So, once again, it’s begun: lambing on our farm. The black cutie in the photo is #6003. He was born on May 14, the third lamb born in 2006 on Rising Moon Farm. On May 13 twins came, signaling the start to Melissa’s favorite time of year (and my most stressful.)
The white Midwestern cutie in the overalls is Melissa. She loves the challenges of lambing—watching a ewe for signs she’s going into labor, then deciding when labor’s gone on too long and whether the ewe might need help.
Last evening this very situation arose, so Melissa called for reinforcements: me. It was raining lightly, but the sky was clear to the west, so the rain would soon end. We surrounded the flock with a portable fence, then Melissa chased the ewe in question, finally grabbing her by one back leg. I watched as the ewe dragged Melissa across the pasture. “Could you stop her?” came the polite request, so I belatedly sprang into action and planted myself in front of the ewe so she stopped running. “Thanks,” Melissa said, face down in the wet grass.
“That’s why I’m here,” I replied.
We got the ewe down on her side, then while I held her, Melissa pulled on a plastic glove, lubricated it, then reached inside the ewe. Chatting happily to the lambs inside, she sorted them out, then pulled out first one big-headed lamb, then the second. I am pleased to report I didn’t cry, but just calmly manned my post at the ewe’s head.
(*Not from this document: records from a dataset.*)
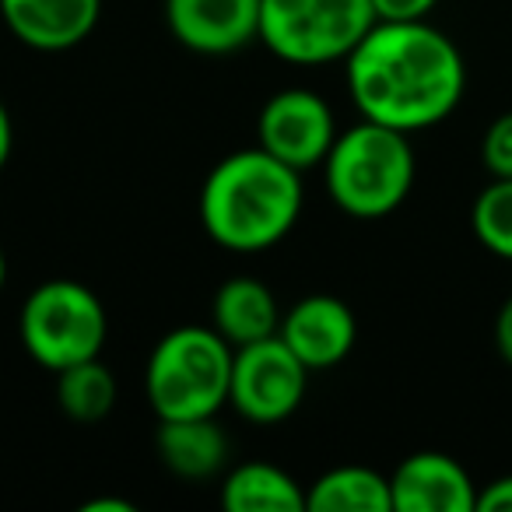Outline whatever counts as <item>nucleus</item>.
I'll list each match as a JSON object with an SVG mask.
<instances>
[{
    "instance_id": "f257e3e1",
    "label": "nucleus",
    "mask_w": 512,
    "mask_h": 512,
    "mask_svg": "<svg viewBox=\"0 0 512 512\" xmlns=\"http://www.w3.org/2000/svg\"><path fill=\"white\" fill-rule=\"evenodd\" d=\"M344 78L362 120L418 134L453 116L467 88V64L460 46L428 18L376 22L348 53Z\"/></svg>"
},
{
    "instance_id": "f03ea898",
    "label": "nucleus",
    "mask_w": 512,
    "mask_h": 512,
    "mask_svg": "<svg viewBox=\"0 0 512 512\" xmlns=\"http://www.w3.org/2000/svg\"><path fill=\"white\" fill-rule=\"evenodd\" d=\"M302 207V172L260 144L225 155L200 186V225L214 246L232 253L278 246L299 225Z\"/></svg>"
},
{
    "instance_id": "7ed1b4c3",
    "label": "nucleus",
    "mask_w": 512,
    "mask_h": 512,
    "mask_svg": "<svg viewBox=\"0 0 512 512\" xmlns=\"http://www.w3.org/2000/svg\"><path fill=\"white\" fill-rule=\"evenodd\" d=\"M418 158L411 134L383 127V123L358 120L341 130L323 158V183L327 193L351 218H386L411 197Z\"/></svg>"
},
{
    "instance_id": "20e7f679",
    "label": "nucleus",
    "mask_w": 512,
    "mask_h": 512,
    "mask_svg": "<svg viewBox=\"0 0 512 512\" xmlns=\"http://www.w3.org/2000/svg\"><path fill=\"white\" fill-rule=\"evenodd\" d=\"M235 348L214 327H176L151 348L144 393L158 421L214 418L228 404Z\"/></svg>"
},
{
    "instance_id": "39448f33",
    "label": "nucleus",
    "mask_w": 512,
    "mask_h": 512,
    "mask_svg": "<svg viewBox=\"0 0 512 512\" xmlns=\"http://www.w3.org/2000/svg\"><path fill=\"white\" fill-rule=\"evenodd\" d=\"M18 337L36 365L57 376L88 358H99L109 337V316L88 285L71 278L43 281L18 313Z\"/></svg>"
},
{
    "instance_id": "423d86ee",
    "label": "nucleus",
    "mask_w": 512,
    "mask_h": 512,
    "mask_svg": "<svg viewBox=\"0 0 512 512\" xmlns=\"http://www.w3.org/2000/svg\"><path fill=\"white\" fill-rule=\"evenodd\" d=\"M372 0H264L260 43L295 67H323L348 53L376 25Z\"/></svg>"
},
{
    "instance_id": "0eeeda50",
    "label": "nucleus",
    "mask_w": 512,
    "mask_h": 512,
    "mask_svg": "<svg viewBox=\"0 0 512 512\" xmlns=\"http://www.w3.org/2000/svg\"><path fill=\"white\" fill-rule=\"evenodd\" d=\"M309 369L278 334L235 348L228 404L253 425H278L302 407Z\"/></svg>"
},
{
    "instance_id": "6e6552de",
    "label": "nucleus",
    "mask_w": 512,
    "mask_h": 512,
    "mask_svg": "<svg viewBox=\"0 0 512 512\" xmlns=\"http://www.w3.org/2000/svg\"><path fill=\"white\" fill-rule=\"evenodd\" d=\"M337 134L341 130L330 102L309 88H285L271 95L256 120V144L299 172L323 165Z\"/></svg>"
},
{
    "instance_id": "1a4fd4ad",
    "label": "nucleus",
    "mask_w": 512,
    "mask_h": 512,
    "mask_svg": "<svg viewBox=\"0 0 512 512\" xmlns=\"http://www.w3.org/2000/svg\"><path fill=\"white\" fill-rule=\"evenodd\" d=\"M264 0H165V25L179 46L204 57H225L260 43Z\"/></svg>"
},
{
    "instance_id": "9d476101",
    "label": "nucleus",
    "mask_w": 512,
    "mask_h": 512,
    "mask_svg": "<svg viewBox=\"0 0 512 512\" xmlns=\"http://www.w3.org/2000/svg\"><path fill=\"white\" fill-rule=\"evenodd\" d=\"M278 337L306 362L309 372L334 369L358 341V320L337 295H306L281 316Z\"/></svg>"
},
{
    "instance_id": "9b49d317",
    "label": "nucleus",
    "mask_w": 512,
    "mask_h": 512,
    "mask_svg": "<svg viewBox=\"0 0 512 512\" xmlns=\"http://www.w3.org/2000/svg\"><path fill=\"white\" fill-rule=\"evenodd\" d=\"M393 512H477V484L446 453H411L390 474Z\"/></svg>"
},
{
    "instance_id": "f8f14e48",
    "label": "nucleus",
    "mask_w": 512,
    "mask_h": 512,
    "mask_svg": "<svg viewBox=\"0 0 512 512\" xmlns=\"http://www.w3.org/2000/svg\"><path fill=\"white\" fill-rule=\"evenodd\" d=\"M0 18L29 50L64 53L95 32L102 0H0Z\"/></svg>"
},
{
    "instance_id": "ddd939ff",
    "label": "nucleus",
    "mask_w": 512,
    "mask_h": 512,
    "mask_svg": "<svg viewBox=\"0 0 512 512\" xmlns=\"http://www.w3.org/2000/svg\"><path fill=\"white\" fill-rule=\"evenodd\" d=\"M281 316L285 313H281V306H278V295L260 278H249V274L228 278L225 285L214 292V302H211V327L218 330L232 348L274 337L281 330Z\"/></svg>"
},
{
    "instance_id": "4468645a",
    "label": "nucleus",
    "mask_w": 512,
    "mask_h": 512,
    "mask_svg": "<svg viewBox=\"0 0 512 512\" xmlns=\"http://www.w3.org/2000/svg\"><path fill=\"white\" fill-rule=\"evenodd\" d=\"M155 449L162 463L183 481H207L228 463V435L214 418H165L158 421Z\"/></svg>"
},
{
    "instance_id": "2eb2a0df",
    "label": "nucleus",
    "mask_w": 512,
    "mask_h": 512,
    "mask_svg": "<svg viewBox=\"0 0 512 512\" xmlns=\"http://www.w3.org/2000/svg\"><path fill=\"white\" fill-rule=\"evenodd\" d=\"M221 505L228 512H302L306 488L278 463H239L221 481Z\"/></svg>"
},
{
    "instance_id": "dca6fc26",
    "label": "nucleus",
    "mask_w": 512,
    "mask_h": 512,
    "mask_svg": "<svg viewBox=\"0 0 512 512\" xmlns=\"http://www.w3.org/2000/svg\"><path fill=\"white\" fill-rule=\"evenodd\" d=\"M309 512H393L390 477L362 463H344L306 488Z\"/></svg>"
},
{
    "instance_id": "f3484780",
    "label": "nucleus",
    "mask_w": 512,
    "mask_h": 512,
    "mask_svg": "<svg viewBox=\"0 0 512 512\" xmlns=\"http://www.w3.org/2000/svg\"><path fill=\"white\" fill-rule=\"evenodd\" d=\"M57 400L60 411L71 421L81 425H95L116 407V376L106 362L99 358H88L71 369L57 372Z\"/></svg>"
},
{
    "instance_id": "a211bd4d",
    "label": "nucleus",
    "mask_w": 512,
    "mask_h": 512,
    "mask_svg": "<svg viewBox=\"0 0 512 512\" xmlns=\"http://www.w3.org/2000/svg\"><path fill=\"white\" fill-rule=\"evenodd\" d=\"M470 228L488 253L512 260V179H491L470 207Z\"/></svg>"
},
{
    "instance_id": "6ab92c4d",
    "label": "nucleus",
    "mask_w": 512,
    "mask_h": 512,
    "mask_svg": "<svg viewBox=\"0 0 512 512\" xmlns=\"http://www.w3.org/2000/svg\"><path fill=\"white\" fill-rule=\"evenodd\" d=\"M481 162L491 179H512V113L495 116L481 141Z\"/></svg>"
},
{
    "instance_id": "aec40b11",
    "label": "nucleus",
    "mask_w": 512,
    "mask_h": 512,
    "mask_svg": "<svg viewBox=\"0 0 512 512\" xmlns=\"http://www.w3.org/2000/svg\"><path fill=\"white\" fill-rule=\"evenodd\" d=\"M439 0H372L379 22H421L435 11Z\"/></svg>"
},
{
    "instance_id": "412c9836",
    "label": "nucleus",
    "mask_w": 512,
    "mask_h": 512,
    "mask_svg": "<svg viewBox=\"0 0 512 512\" xmlns=\"http://www.w3.org/2000/svg\"><path fill=\"white\" fill-rule=\"evenodd\" d=\"M477 512H512V474L491 481L477 495Z\"/></svg>"
},
{
    "instance_id": "4be33fe9",
    "label": "nucleus",
    "mask_w": 512,
    "mask_h": 512,
    "mask_svg": "<svg viewBox=\"0 0 512 512\" xmlns=\"http://www.w3.org/2000/svg\"><path fill=\"white\" fill-rule=\"evenodd\" d=\"M495 344H498V355L512 365V299H505L495 316Z\"/></svg>"
},
{
    "instance_id": "5701e85b",
    "label": "nucleus",
    "mask_w": 512,
    "mask_h": 512,
    "mask_svg": "<svg viewBox=\"0 0 512 512\" xmlns=\"http://www.w3.org/2000/svg\"><path fill=\"white\" fill-rule=\"evenodd\" d=\"M11 148H15V127H11L8 106H4V99H0V172H4V165H8Z\"/></svg>"
},
{
    "instance_id": "b1692460",
    "label": "nucleus",
    "mask_w": 512,
    "mask_h": 512,
    "mask_svg": "<svg viewBox=\"0 0 512 512\" xmlns=\"http://www.w3.org/2000/svg\"><path fill=\"white\" fill-rule=\"evenodd\" d=\"M78 512H137V505L127 498H92V502H81Z\"/></svg>"
},
{
    "instance_id": "393cba45",
    "label": "nucleus",
    "mask_w": 512,
    "mask_h": 512,
    "mask_svg": "<svg viewBox=\"0 0 512 512\" xmlns=\"http://www.w3.org/2000/svg\"><path fill=\"white\" fill-rule=\"evenodd\" d=\"M8 285V256H4V246H0V292Z\"/></svg>"
}]
</instances>
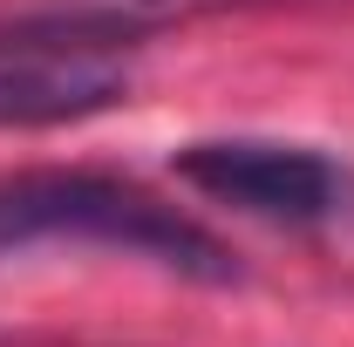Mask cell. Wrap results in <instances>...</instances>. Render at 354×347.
Instances as JSON below:
<instances>
[{
    "label": "cell",
    "instance_id": "cell-1",
    "mask_svg": "<svg viewBox=\"0 0 354 347\" xmlns=\"http://www.w3.org/2000/svg\"><path fill=\"white\" fill-rule=\"evenodd\" d=\"M14 245H109L177 272V279H205L225 286L239 265L218 238L184 218L177 205L150 198L143 184L102 171H14L0 177V252Z\"/></svg>",
    "mask_w": 354,
    "mask_h": 347
},
{
    "label": "cell",
    "instance_id": "cell-2",
    "mask_svg": "<svg viewBox=\"0 0 354 347\" xmlns=\"http://www.w3.org/2000/svg\"><path fill=\"white\" fill-rule=\"evenodd\" d=\"M143 28L88 7L48 0L0 21V130H55L82 123L136 88Z\"/></svg>",
    "mask_w": 354,
    "mask_h": 347
},
{
    "label": "cell",
    "instance_id": "cell-3",
    "mask_svg": "<svg viewBox=\"0 0 354 347\" xmlns=\"http://www.w3.org/2000/svg\"><path fill=\"white\" fill-rule=\"evenodd\" d=\"M177 177L266 225H354V171L313 143L205 136L177 150Z\"/></svg>",
    "mask_w": 354,
    "mask_h": 347
}]
</instances>
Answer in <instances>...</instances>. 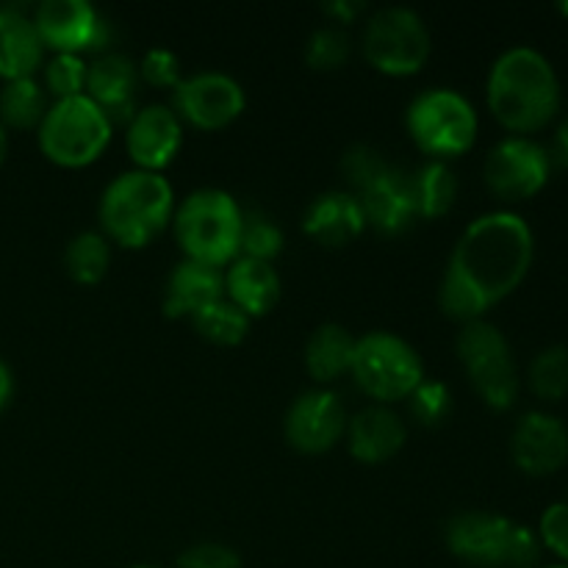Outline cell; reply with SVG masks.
<instances>
[{
  "instance_id": "16",
  "label": "cell",
  "mask_w": 568,
  "mask_h": 568,
  "mask_svg": "<svg viewBox=\"0 0 568 568\" xmlns=\"http://www.w3.org/2000/svg\"><path fill=\"white\" fill-rule=\"evenodd\" d=\"M183 144V120L172 105L148 103L139 105L128 120L125 148L136 170L161 172L170 164Z\"/></svg>"
},
{
  "instance_id": "13",
  "label": "cell",
  "mask_w": 568,
  "mask_h": 568,
  "mask_svg": "<svg viewBox=\"0 0 568 568\" xmlns=\"http://www.w3.org/2000/svg\"><path fill=\"white\" fill-rule=\"evenodd\" d=\"M175 114L189 125L214 131L236 120L247 105V92L242 83L222 70H197L183 75L175 89Z\"/></svg>"
},
{
  "instance_id": "20",
  "label": "cell",
  "mask_w": 568,
  "mask_h": 568,
  "mask_svg": "<svg viewBox=\"0 0 568 568\" xmlns=\"http://www.w3.org/2000/svg\"><path fill=\"white\" fill-rule=\"evenodd\" d=\"M408 438L403 416L388 405H369L347 422V447L364 464H383L403 449Z\"/></svg>"
},
{
  "instance_id": "33",
  "label": "cell",
  "mask_w": 568,
  "mask_h": 568,
  "mask_svg": "<svg viewBox=\"0 0 568 568\" xmlns=\"http://www.w3.org/2000/svg\"><path fill=\"white\" fill-rule=\"evenodd\" d=\"M89 64L81 53H55L44 64V89L55 94V100L72 98V94L87 92Z\"/></svg>"
},
{
  "instance_id": "11",
  "label": "cell",
  "mask_w": 568,
  "mask_h": 568,
  "mask_svg": "<svg viewBox=\"0 0 568 568\" xmlns=\"http://www.w3.org/2000/svg\"><path fill=\"white\" fill-rule=\"evenodd\" d=\"M552 155L532 136H505L488 150L483 161L486 186L497 197L519 203L541 192L552 175Z\"/></svg>"
},
{
  "instance_id": "9",
  "label": "cell",
  "mask_w": 568,
  "mask_h": 568,
  "mask_svg": "<svg viewBox=\"0 0 568 568\" xmlns=\"http://www.w3.org/2000/svg\"><path fill=\"white\" fill-rule=\"evenodd\" d=\"M455 347L483 403L494 410H508L519 397V366L505 333L488 320L464 322Z\"/></svg>"
},
{
  "instance_id": "25",
  "label": "cell",
  "mask_w": 568,
  "mask_h": 568,
  "mask_svg": "<svg viewBox=\"0 0 568 568\" xmlns=\"http://www.w3.org/2000/svg\"><path fill=\"white\" fill-rule=\"evenodd\" d=\"M410 183H414V197L419 216H444L458 200V175L444 159L422 161L416 170H410Z\"/></svg>"
},
{
  "instance_id": "38",
  "label": "cell",
  "mask_w": 568,
  "mask_h": 568,
  "mask_svg": "<svg viewBox=\"0 0 568 568\" xmlns=\"http://www.w3.org/2000/svg\"><path fill=\"white\" fill-rule=\"evenodd\" d=\"M322 9H325V14L331 17L336 26H344V22H353L355 17L364 14L366 3L364 0H331V3H325Z\"/></svg>"
},
{
  "instance_id": "23",
  "label": "cell",
  "mask_w": 568,
  "mask_h": 568,
  "mask_svg": "<svg viewBox=\"0 0 568 568\" xmlns=\"http://www.w3.org/2000/svg\"><path fill=\"white\" fill-rule=\"evenodd\" d=\"M44 42L22 6H0V78H28L39 70Z\"/></svg>"
},
{
  "instance_id": "31",
  "label": "cell",
  "mask_w": 568,
  "mask_h": 568,
  "mask_svg": "<svg viewBox=\"0 0 568 568\" xmlns=\"http://www.w3.org/2000/svg\"><path fill=\"white\" fill-rule=\"evenodd\" d=\"M392 170V161L381 153L372 144H353L347 148V153L342 155V175L349 183V192L358 197L361 192H366L369 186H375L386 172Z\"/></svg>"
},
{
  "instance_id": "15",
  "label": "cell",
  "mask_w": 568,
  "mask_h": 568,
  "mask_svg": "<svg viewBox=\"0 0 568 568\" xmlns=\"http://www.w3.org/2000/svg\"><path fill=\"white\" fill-rule=\"evenodd\" d=\"M510 455L525 475H555L568 464L566 422L547 410H527L510 433Z\"/></svg>"
},
{
  "instance_id": "41",
  "label": "cell",
  "mask_w": 568,
  "mask_h": 568,
  "mask_svg": "<svg viewBox=\"0 0 568 568\" xmlns=\"http://www.w3.org/2000/svg\"><path fill=\"white\" fill-rule=\"evenodd\" d=\"M6 150H9V136H6V128L3 122H0V164H3L6 159Z\"/></svg>"
},
{
  "instance_id": "36",
  "label": "cell",
  "mask_w": 568,
  "mask_h": 568,
  "mask_svg": "<svg viewBox=\"0 0 568 568\" xmlns=\"http://www.w3.org/2000/svg\"><path fill=\"white\" fill-rule=\"evenodd\" d=\"M175 568H242V555L222 541H200L178 555Z\"/></svg>"
},
{
  "instance_id": "1",
  "label": "cell",
  "mask_w": 568,
  "mask_h": 568,
  "mask_svg": "<svg viewBox=\"0 0 568 568\" xmlns=\"http://www.w3.org/2000/svg\"><path fill=\"white\" fill-rule=\"evenodd\" d=\"M536 255L530 222L516 211H488L471 220L455 242L444 270L438 303L460 322L483 320L521 286Z\"/></svg>"
},
{
  "instance_id": "35",
  "label": "cell",
  "mask_w": 568,
  "mask_h": 568,
  "mask_svg": "<svg viewBox=\"0 0 568 568\" xmlns=\"http://www.w3.org/2000/svg\"><path fill=\"white\" fill-rule=\"evenodd\" d=\"M541 549L558 558V564H568V503H552L538 519L536 530Z\"/></svg>"
},
{
  "instance_id": "8",
  "label": "cell",
  "mask_w": 568,
  "mask_h": 568,
  "mask_svg": "<svg viewBox=\"0 0 568 568\" xmlns=\"http://www.w3.org/2000/svg\"><path fill=\"white\" fill-rule=\"evenodd\" d=\"M349 372L355 383L381 403L408 399L414 388L425 381L419 349L392 331H369L355 338Z\"/></svg>"
},
{
  "instance_id": "5",
  "label": "cell",
  "mask_w": 568,
  "mask_h": 568,
  "mask_svg": "<svg viewBox=\"0 0 568 568\" xmlns=\"http://www.w3.org/2000/svg\"><path fill=\"white\" fill-rule=\"evenodd\" d=\"M244 209L220 186H200L178 203L172 225L183 255L211 266L231 264L239 255Z\"/></svg>"
},
{
  "instance_id": "26",
  "label": "cell",
  "mask_w": 568,
  "mask_h": 568,
  "mask_svg": "<svg viewBox=\"0 0 568 568\" xmlns=\"http://www.w3.org/2000/svg\"><path fill=\"white\" fill-rule=\"evenodd\" d=\"M48 89L33 75L11 78L0 89V122L3 128H39L44 111H48Z\"/></svg>"
},
{
  "instance_id": "17",
  "label": "cell",
  "mask_w": 568,
  "mask_h": 568,
  "mask_svg": "<svg viewBox=\"0 0 568 568\" xmlns=\"http://www.w3.org/2000/svg\"><path fill=\"white\" fill-rule=\"evenodd\" d=\"M139 64L125 53L105 50L89 64L87 94L105 111L111 122H125L136 114L139 98Z\"/></svg>"
},
{
  "instance_id": "3",
  "label": "cell",
  "mask_w": 568,
  "mask_h": 568,
  "mask_svg": "<svg viewBox=\"0 0 568 568\" xmlns=\"http://www.w3.org/2000/svg\"><path fill=\"white\" fill-rule=\"evenodd\" d=\"M175 211V192L164 172H120L100 194V225L109 242L144 247L153 242Z\"/></svg>"
},
{
  "instance_id": "37",
  "label": "cell",
  "mask_w": 568,
  "mask_h": 568,
  "mask_svg": "<svg viewBox=\"0 0 568 568\" xmlns=\"http://www.w3.org/2000/svg\"><path fill=\"white\" fill-rule=\"evenodd\" d=\"M139 78L148 81L150 87L175 89L183 78L181 61H178V55L172 53L170 48H150L148 53L142 55V61H139Z\"/></svg>"
},
{
  "instance_id": "27",
  "label": "cell",
  "mask_w": 568,
  "mask_h": 568,
  "mask_svg": "<svg viewBox=\"0 0 568 568\" xmlns=\"http://www.w3.org/2000/svg\"><path fill=\"white\" fill-rule=\"evenodd\" d=\"M111 264V242L100 231H81L67 242L64 266L72 281L100 283Z\"/></svg>"
},
{
  "instance_id": "29",
  "label": "cell",
  "mask_w": 568,
  "mask_h": 568,
  "mask_svg": "<svg viewBox=\"0 0 568 568\" xmlns=\"http://www.w3.org/2000/svg\"><path fill=\"white\" fill-rule=\"evenodd\" d=\"M532 394L544 403H560L568 394V347L566 344H549L538 349L527 369Z\"/></svg>"
},
{
  "instance_id": "42",
  "label": "cell",
  "mask_w": 568,
  "mask_h": 568,
  "mask_svg": "<svg viewBox=\"0 0 568 568\" xmlns=\"http://www.w3.org/2000/svg\"><path fill=\"white\" fill-rule=\"evenodd\" d=\"M558 11H560V14H564V17H568V0H564V3H558Z\"/></svg>"
},
{
  "instance_id": "2",
  "label": "cell",
  "mask_w": 568,
  "mask_h": 568,
  "mask_svg": "<svg viewBox=\"0 0 568 568\" xmlns=\"http://www.w3.org/2000/svg\"><path fill=\"white\" fill-rule=\"evenodd\" d=\"M491 114L516 136H527L558 116L560 78L552 61L532 44H514L494 59L486 81Z\"/></svg>"
},
{
  "instance_id": "40",
  "label": "cell",
  "mask_w": 568,
  "mask_h": 568,
  "mask_svg": "<svg viewBox=\"0 0 568 568\" xmlns=\"http://www.w3.org/2000/svg\"><path fill=\"white\" fill-rule=\"evenodd\" d=\"M11 397H14V372H11V366L0 355V414L9 408Z\"/></svg>"
},
{
  "instance_id": "14",
  "label": "cell",
  "mask_w": 568,
  "mask_h": 568,
  "mask_svg": "<svg viewBox=\"0 0 568 568\" xmlns=\"http://www.w3.org/2000/svg\"><path fill=\"white\" fill-rule=\"evenodd\" d=\"M283 430L300 453H327L347 433V408L331 388H311L288 405Z\"/></svg>"
},
{
  "instance_id": "44",
  "label": "cell",
  "mask_w": 568,
  "mask_h": 568,
  "mask_svg": "<svg viewBox=\"0 0 568 568\" xmlns=\"http://www.w3.org/2000/svg\"><path fill=\"white\" fill-rule=\"evenodd\" d=\"M544 568H568V564H552V566H544Z\"/></svg>"
},
{
  "instance_id": "43",
  "label": "cell",
  "mask_w": 568,
  "mask_h": 568,
  "mask_svg": "<svg viewBox=\"0 0 568 568\" xmlns=\"http://www.w3.org/2000/svg\"><path fill=\"white\" fill-rule=\"evenodd\" d=\"M125 568H159V566H150V564H133V566H125Z\"/></svg>"
},
{
  "instance_id": "18",
  "label": "cell",
  "mask_w": 568,
  "mask_h": 568,
  "mask_svg": "<svg viewBox=\"0 0 568 568\" xmlns=\"http://www.w3.org/2000/svg\"><path fill=\"white\" fill-rule=\"evenodd\" d=\"M361 205H364L366 225L377 227L381 233L397 236L405 233L416 220H419V209H416L414 183H410V170L392 164V170L369 186L366 192L358 194Z\"/></svg>"
},
{
  "instance_id": "12",
  "label": "cell",
  "mask_w": 568,
  "mask_h": 568,
  "mask_svg": "<svg viewBox=\"0 0 568 568\" xmlns=\"http://www.w3.org/2000/svg\"><path fill=\"white\" fill-rule=\"evenodd\" d=\"M44 48L55 53H83L111 44V22L89 0H42L31 14Z\"/></svg>"
},
{
  "instance_id": "32",
  "label": "cell",
  "mask_w": 568,
  "mask_h": 568,
  "mask_svg": "<svg viewBox=\"0 0 568 568\" xmlns=\"http://www.w3.org/2000/svg\"><path fill=\"white\" fill-rule=\"evenodd\" d=\"M349 53H353V42H349L347 28L336 22L320 26L305 42V61L314 70H336L349 59Z\"/></svg>"
},
{
  "instance_id": "6",
  "label": "cell",
  "mask_w": 568,
  "mask_h": 568,
  "mask_svg": "<svg viewBox=\"0 0 568 568\" xmlns=\"http://www.w3.org/2000/svg\"><path fill=\"white\" fill-rule=\"evenodd\" d=\"M114 122L105 111L83 94L53 100L39 122V148L53 164L87 166L111 142Z\"/></svg>"
},
{
  "instance_id": "24",
  "label": "cell",
  "mask_w": 568,
  "mask_h": 568,
  "mask_svg": "<svg viewBox=\"0 0 568 568\" xmlns=\"http://www.w3.org/2000/svg\"><path fill=\"white\" fill-rule=\"evenodd\" d=\"M355 353V336L338 322H325L305 342V369L320 383H333L349 372Z\"/></svg>"
},
{
  "instance_id": "7",
  "label": "cell",
  "mask_w": 568,
  "mask_h": 568,
  "mask_svg": "<svg viewBox=\"0 0 568 568\" xmlns=\"http://www.w3.org/2000/svg\"><path fill=\"white\" fill-rule=\"evenodd\" d=\"M405 128L410 139L433 159L460 155L475 144L477 109L466 94L449 87L422 89L405 109Z\"/></svg>"
},
{
  "instance_id": "4",
  "label": "cell",
  "mask_w": 568,
  "mask_h": 568,
  "mask_svg": "<svg viewBox=\"0 0 568 568\" xmlns=\"http://www.w3.org/2000/svg\"><path fill=\"white\" fill-rule=\"evenodd\" d=\"M449 552L477 568H538L541 541L536 530L491 510H464L444 527Z\"/></svg>"
},
{
  "instance_id": "19",
  "label": "cell",
  "mask_w": 568,
  "mask_h": 568,
  "mask_svg": "<svg viewBox=\"0 0 568 568\" xmlns=\"http://www.w3.org/2000/svg\"><path fill=\"white\" fill-rule=\"evenodd\" d=\"M303 227L314 242L325 247H342L364 233V205L349 189H327L308 203Z\"/></svg>"
},
{
  "instance_id": "45",
  "label": "cell",
  "mask_w": 568,
  "mask_h": 568,
  "mask_svg": "<svg viewBox=\"0 0 568 568\" xmlns=\"http://www.w3.org/2000/svg\"><path fill=\"white\" fill-rule=\"evenodd\" d=\"M566 503H568V499H566Z\"/></svg>"
},
{
  "instance_id": "34",
  "label": "cell",
  "mask_w": 568,
  "mask_h": 568,
  "mask_svg": "<svg viewBox=\"0 0 568 568\" xmlns=\"http://www.w3.org/2000/svg\"><path fill=\"white\" fill-rule=\"evenodd\" d=\"M410 414L419 425L436 427L453 414V392L442 381H422L408 397Z\"/></svg>"
},
{
  "instance_id": "39",
  "label": "cell",
  "mask_w": 568,
  "mask_h": 568,
  "mask_svg": "<svg viewBox=\"0 0 568 568\" xmlns=\"http://www.w3.org/2000/svg\"><path fill=\"white\" fill-rule=\"evenodd\" d=\"M549 155H552V164H560L568 170V114L558 122V128H555V139H552V150H549Z\"/></svg>"
},
{
  "instance_id": "28",
  "label": "cell",
  "mask_w": 568,
  "mask_h": 568,
  "mask_svg": "<svg viewBox=\"0 0 568 568\" xmlns=\"http://www.w3.org/2000/svg\"><path fill=\"white\" fill-rule=\"evenodd\" d=\"M250 322L253 320L227 297L214 300V303L205 305L203 311H197L192 316V325L200 336L214 344H225V347L244 342V336L250 331Z\"/></svg>"
},
{
  "instance_id": "21",
  "label": "cell",
  "mask_w": 568,
  "mask_h": 568,
  "mask_svg": "<svg viewBox=\"0 0 568 568\" xmlns=\"http://www.w3.org/2000/svg\"><path fill=\"white\" fill-rule=\"evenodd\" d=\"M220 297H225V277L220 266L183 258L172 266L164 283V314L172 320H181V316L192 320L197 311Z\"/></svg>"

At my end of the sheep all you see are long eyelashes and clean wool and nostrils slightly flared in alarm. (At the other end there is blood and mucus and placenta and…oh lord.)
Once the lambs were out and their nostrils clear, we gathered up Melissa’s gear and stepped back, letting the ewe do the rest: licking the lambs dry, getting them up on their feet, nosing them back toward the udder.
A few hours later Melissa returned to perform another favorite task of hers: ‘processing’ the lambs. Here’s how that works. She approaches the nearest lamb (now dry and alert and fed), who looks up at her in total innocence (the last time he’ll do that) then picks him up. The ewe stomps and snorts and bellows, circling nervously ten feet away. Melissa sits down, puts the lamb in her lap, and does her thing: ear tag for ID, rubber band on tail to dock it, iodine on the navel, and a shot of vitamins. The most important step comes just before she sends the lamb back to its mama, and that’s a kiss on the head.
Normally I might be a little jealous of all the kisses Melissa dispenses, but I can’t blame her. It’s impossible to hold a clean, dry lamb in your arms and not kiss its head. By the time lambing is done, Melissa will have kissed 70-80 lambs. I don’t know who is luckier—Melissa or the lambs.